Gazeteci, Türkiye’ye döndüğünde hattat ve mücellit Emin
Barın’ın Çemberlitaş’taki atölyesine gidip, söylenen tümceyi hat
olarak sipariş eder. Emin Barın, lafın edepsizliği nedeniyle bir süre kararsız
kalır. Ama Almanya’da kendisinin de çektiği savaş çilesini düşününce, kabul
eder. “Şimdi boku yedik” sözünü “celi sülüs”
usulünde yazar, çevresini “hatip ebrusu” ile
süsler. Hazırlanan levha, Almanya’ya, Peştemalcıyan ailesine gönderilir. Demem o
ki, umut yaşamın ta kendisidir. Her şeyin bittiğini sandığınız an, belki de her
şeyin başladığı zamandır. Yukardaki şekilde gördüğünüz gibi, bazen
“boku yemek” bile, kurtuluşun müjdesidir!
‘G’ NOKTASI
Berlin’in Sovyetler tarafından işgali sırasında Peştemalcıyan ailesinin
yaşamını değiştiren “celi sülüs” hattın öyküsü, 17 Temmuz
1966 tarihli Yeni Gazete’de “Levhaya bir ailenin hayatını kurtaran
argo cümle yazıldı” açıklamasıyla yer almış. İnterneti taradım,
haberin haberine ulaştım, ama Yeni Gazete’nin baskısına erişemedim.
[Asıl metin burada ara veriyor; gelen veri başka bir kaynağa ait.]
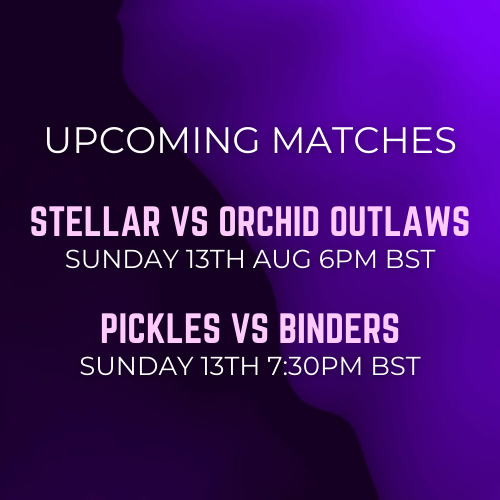 UPCOMING MATCHES

STELLAR VS ORCHID OUTLAWS
SUNDAY 13TH AUG 6PM BST

PICKLES VS BINDERS
SUNDAY 13TH 7:30PM BST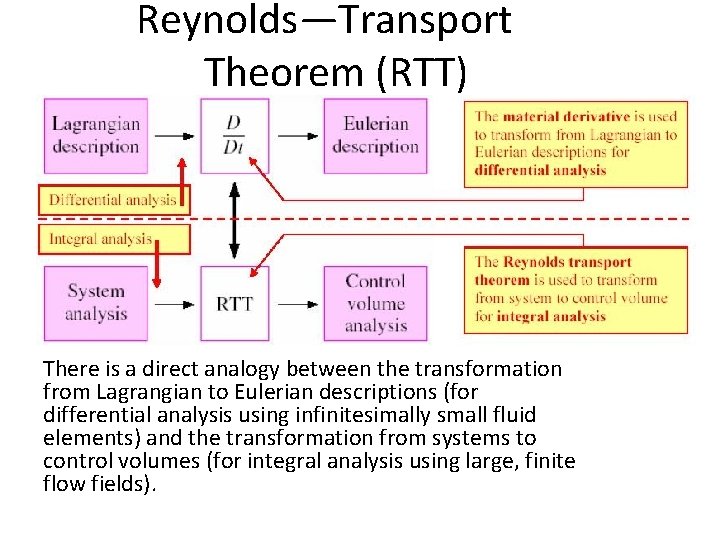 Reynolds—Transport Theorem (RTT)

Lagrangian description

$\frac{D}{Dt}$

Eulerian description

The material derivative is used to transform from Lagrangian to Eulerian descriptions for differential analysis

Differential analysis

Integral analysis

System analysis

RTT

Control volume analysis

The Reynolds transport theorem is used to transform from system to control volume for integral analysis

There is a direct analogy between the transformation from Lagrangian to Eulerian descriptions (for differential analysis using infinitesimally small fluid elements) and the transformation from systems to control volumes (for integral analysis using large, finite flow fields).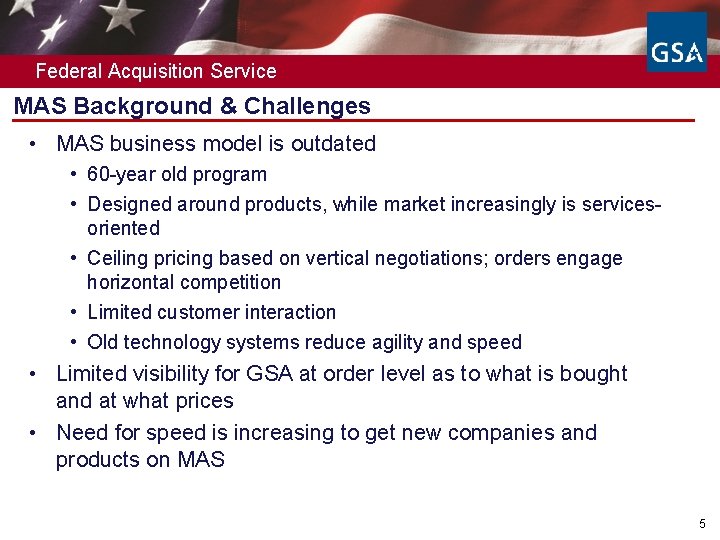 GSA

Federal Acquisition Service

MAS Background & Challenges

• MAS business model is outdated
  • 60-year old program
  • Designed around products, while market increasingly is services-oriented
  • Ceiling pricing based on vertical negotiations; orders engage horizontal competition
  • Limited customer interaction
  • Old technology systems reduce agility and speed
• Limited visibility for GSA at order level as to what is bought and at what prices
• Need for speed is increasing to get new companies and products on MAS

5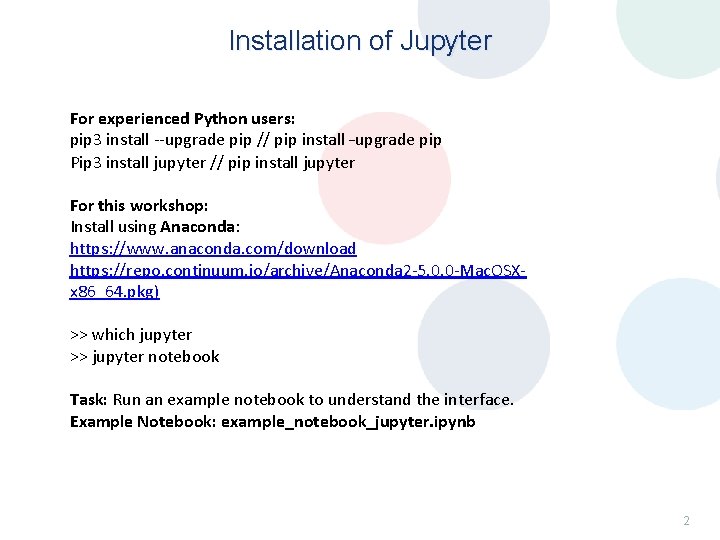 Installation of Jupyter

For experienced Python users:
pip3 install --upgrade pip // pip install -upgrade pip
Pip3 install jupyter // pip install jupyter

For this workshop:
Install using Anaconda:
https://www.anaconda.com/download
https://repo.continuum.io/archive/Anaconda2-5.0.0-MacOSX-x86_64.pkg)

>> which jupyter
>> jupyter notebook

Task: Run an example notebook to understand the interface.
Example Notebook: example_notebook_jupyter.ipynb

2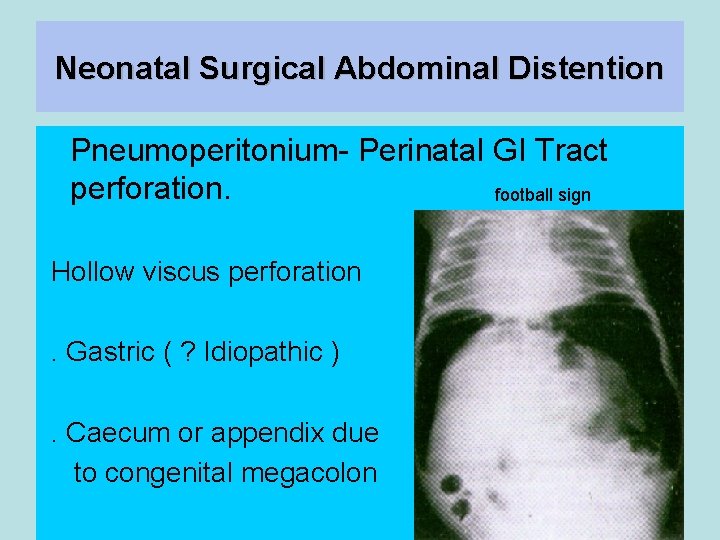 Neonatal Surgical Abdominal Distention

Pneumoperitonium- Perinatal GI Tract perforation.

football sign

Hollow viscus perforation

. Gastric ( ? Idiopathic )

. Caecum or appendix due to congenital megacolon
Oysa
“Celi sülüs”ü ısmarlayan ve Almanya’ya gönderen Türk
gazetecinin adını bilmeyi çok isterdim. Ne yazık ki bulamadım.
1945 yılında Berlin’i işgaliyle Nazi Almanya’nın sonunu ilan eden Kızıl
Ordu’nun, parlamento binası Reischtag’ın tepesine SSCB bayrağını diken üç
askerinden biri de Dağıstanlı Abdülhakim İsmailov’du.
2010 yılı şubat ayında, Dağıstan’ın Hasavyurt yöresindeki
Çagar-Otav köyünde 94 yaşında ölen Abdülhakim İsmailov, Sovyetler’in en büyük
devlet nişanı olan “Rusya Kahramanı” madalyasına
sahipti.“
Gırtlağa kadar boka batınca, tek çare şarkı söylemektir.”